:: Reading passage ::

October 11, 2019 at 7:03 pm
Greetings,
We are using the T-SQL CHOOSE function for a test fixture. The idea is that we want to randomly select one of 3 different values and have the CHOOSE function do it's thing and pick the correct value out of the array we pass in.
However, sometimes it returns NULL and we can't figure out why. If you repeatedly execute this SQL you will see that it returns NULL intermittently.
SELECT CHOOSE((CAST(RAND()* 10 AS INT))%3.00 + 1, 'one', 'two', 'three')
I understand that CHOOSE "returns NULL if the index value exceeds the bounds of the array of values" but I don't see how the SQL above will ever return anything other than a 1, 2, or 3.
Even stranger is that the COALESCE function doesn't always catch the NULL that is outputted by the CHOOSE function. If you repeatedly execute the SQL below, you will see that sometimes it STILL returns NULL:
SELECT COALESCE(CHOOSE((CAST(RAND()* 10 AS INT))%3.00 + 1, 'one', 'two', 'three'), 'bla')
However, ISNULL always seems to catch the NULL.
This looks like a Microsoft bug. Anyone disagree?
SB
October 11, 2019 at 10:07 pm
The resulting data type in your calculation is Numeric. I am thinking it is probably a floating point precision error that is giving you a near but slightly lower than 1 value. For example, 0.9999999999999999999999999999999999999999999999999999999999999999999999999... instead of 1.
Now, if you take that calculation and put it in a variable where you have the data type specific (INT is what CHOOSE expects), you no longer get NULL for your result.
As for the COALESCE bug, that one looks like a bug.
The above is all just my opinion on what you should do.
As with all advice you find on a random internet forum - you shouldn't blindly follow it. Always test on a test server to see if there is negative side effects before making changes to live!
I recommend you NEVER run "random code" you found online on any system you care about UNLESS you understand and can verify the code OR you don't care if the code trashes your system.
October 12, 2019 at 5:01 am
If you change %3.00 to %3 then you will also remove the floating point issue.
October 12, 2019 at 1:09 pm
But this one doesn't return NULL, so a bit puzzling to me
SELECT CHOOSE((CAST(T.[Rand]* 10 AS INT))%3.00 + 1, 'one', 'two', 'three') Choice,
T.[Rand],
CAST(T.[Rand]* 10 AS INT)%3.00 + 1 RandTimesTenPlusOneMod3
FROM (VALUES (RAND()))T([Rand])
October 14, 2019 at 1:17 pm
But this one doesn't return NULL, so a bit puzzling to me
SELECT CHOOSE((CAST(T.[Rand]* 10 AS INT))%3.00 + 1, 'one', 'two', 'three') Choice,
T.[Rand],
CAST(T.[Rand]* 10 AS INT)%3.00 + 1 RandTimesTenPlusOneMod3
FROM (VALUES (RAND()))T([Rand])

:::
:: Records shown ::

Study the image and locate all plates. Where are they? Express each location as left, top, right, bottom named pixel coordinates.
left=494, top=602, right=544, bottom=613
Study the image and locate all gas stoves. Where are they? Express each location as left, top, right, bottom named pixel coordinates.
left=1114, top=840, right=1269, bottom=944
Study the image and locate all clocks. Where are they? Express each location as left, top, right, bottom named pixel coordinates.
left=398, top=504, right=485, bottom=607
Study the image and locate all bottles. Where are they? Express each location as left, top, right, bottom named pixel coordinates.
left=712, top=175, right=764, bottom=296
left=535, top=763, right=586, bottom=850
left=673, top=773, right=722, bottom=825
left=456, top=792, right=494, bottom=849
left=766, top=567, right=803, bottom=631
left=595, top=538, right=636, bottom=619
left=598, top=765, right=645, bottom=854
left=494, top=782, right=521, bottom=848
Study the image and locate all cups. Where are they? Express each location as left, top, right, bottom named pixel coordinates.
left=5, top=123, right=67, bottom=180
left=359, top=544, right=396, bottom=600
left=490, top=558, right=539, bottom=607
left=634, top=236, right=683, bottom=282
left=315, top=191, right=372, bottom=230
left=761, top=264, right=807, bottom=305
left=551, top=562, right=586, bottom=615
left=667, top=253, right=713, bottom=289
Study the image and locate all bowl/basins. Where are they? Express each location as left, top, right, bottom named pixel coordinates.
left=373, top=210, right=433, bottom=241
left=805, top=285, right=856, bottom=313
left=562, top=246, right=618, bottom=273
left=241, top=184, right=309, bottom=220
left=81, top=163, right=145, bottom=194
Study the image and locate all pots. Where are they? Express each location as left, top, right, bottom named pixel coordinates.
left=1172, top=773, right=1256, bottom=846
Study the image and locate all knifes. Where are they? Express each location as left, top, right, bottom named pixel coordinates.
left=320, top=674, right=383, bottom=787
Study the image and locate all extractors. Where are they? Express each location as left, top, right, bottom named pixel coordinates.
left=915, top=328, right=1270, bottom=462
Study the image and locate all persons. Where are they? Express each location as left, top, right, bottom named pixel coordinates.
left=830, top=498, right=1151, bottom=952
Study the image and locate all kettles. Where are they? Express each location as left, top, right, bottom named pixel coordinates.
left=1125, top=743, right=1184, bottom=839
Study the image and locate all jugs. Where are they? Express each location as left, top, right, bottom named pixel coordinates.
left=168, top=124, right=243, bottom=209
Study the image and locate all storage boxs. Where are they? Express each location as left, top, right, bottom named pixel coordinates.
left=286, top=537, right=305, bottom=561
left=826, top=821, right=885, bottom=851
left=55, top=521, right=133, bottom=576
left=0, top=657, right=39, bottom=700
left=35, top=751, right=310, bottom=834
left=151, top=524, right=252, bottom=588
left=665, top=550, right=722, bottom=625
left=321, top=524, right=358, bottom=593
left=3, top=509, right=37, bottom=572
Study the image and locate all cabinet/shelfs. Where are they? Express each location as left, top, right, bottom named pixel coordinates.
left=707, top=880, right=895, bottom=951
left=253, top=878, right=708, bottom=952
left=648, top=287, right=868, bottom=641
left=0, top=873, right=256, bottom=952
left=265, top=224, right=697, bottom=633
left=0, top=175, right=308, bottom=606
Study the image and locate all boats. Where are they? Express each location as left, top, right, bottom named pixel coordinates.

:::

Work required:
Answer these questions about the forum thread on the T-SQL CHOOSE function.
(a) According to the first post, which function always seems to catch the NULL?
(b) What does the first reply give as the resulting data type of the calculation?
(c) What change does the post of October 12, 2019 at 5:01 am suggest to remove the floating point issue?

The reply:
(a) ISNULL.
(b) Numeric.
(c) Changing %3.00 to %3.